On 01/29/15 20:12, Laszlo Ersek wrote:
> On 01/29/15 20:01, Peter Maydell wrote:
>> On 29 January 2015 at 18:29, Laszlo Ersek <address@hidden> wrote:
>>> Yes. The DTB is 100% fine. However, we're talking two independent
>>> mappings here. The lower level mapping is the DTB, and that's completely
>>> fine. It's handled by the second loop in create_virtio_devices(). But,
>>> that mapping in the DTB doesn't know about actual virtio devices at all,
>>> it only describes virtio-mmio transports.
>>>
>>> The bug is in the other mapping, ie. how devices specified with the
>>> -device options are mapped onto the (then already existing) virtio-mmio
>>> transports. The processing of -device is fine, it goes forward. The
>>> issue is that qbus_find_recursive(), in response to each -device option,
>>> finds the next free transport in decreasing address order, *because*
>>> qbus_realize() *prepended* each transport, not appended it, when
>>> create_virtio_devices() called sysbus_create_simple() in increasing
>>> address order at startup.
>>>
>>>> Device tree nodes appear in the tree lowest address
>>>> first, which is exactly what the code above is
>>>> claiming to do.
>>>
>>> The comment makes two statements, and two loops follow it.
>>
>> I see what you mean now.
>>
>> Does the ordering we have result in the guest kernel (usually)
>> allocating vda to the first command line device, vdb to the
>> second, and so on?

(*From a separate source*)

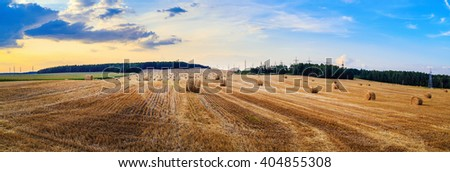 Hay bales on field. Autumn field with hay bales after harvest. Rural landscape with haystacks against the backdrop of a beautiful sunset sky. Panorama shot. - stock photo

I'm pretty sure I recall testing at the
>> time and that that's why we have the funny ordering.
> 
> That's exactly what we're seeing. The first virtio-blk-device on the
> qemu command line ends up getting the highest /dev/vdX in the guest, and
> the last one on the qemu cmdline becomes /dev/vda in the guest.
> Libguestfs expects the last cmdline option to become the highest /dev/vdX.
> 
>> (Looking back through the archives, when we last looked at
>> this I think it turned out that the kernel probes the mmio
>> devices in one order and then assigns them vda/vdb/etc
>> in the opposite order.)
> 
> Ugh! That would be the perfect explanation for the current qemu code.
> 
>>
>>> The first statement in the comment is wrong:
>>>
>>>      /* Note that we have to create the transports in forwards order
>>>       * so that command line devices are inserted lowest address first,
>>>
>>> The first loop matches the first statement in the comment, hence the
>>> first loop is also wrong.
>>
>> Regardless, we can't change the ordering now without breaking
>> existing command lines (I'm sure there are people out there
>> who aren't using UUIDs).
>>
>> We could fix the comment, though.
> 
> If the guest kernel changed its "assignment strategy" at some point, but
> earlier it used to match the comment (and the code), then whichever way
> we shape the comment will be wrong for the other kernel strategy. :) So,
> in that case this code is probably best left undisturbed.
> 
> I'll try to dig out some kernel commit for more evidence.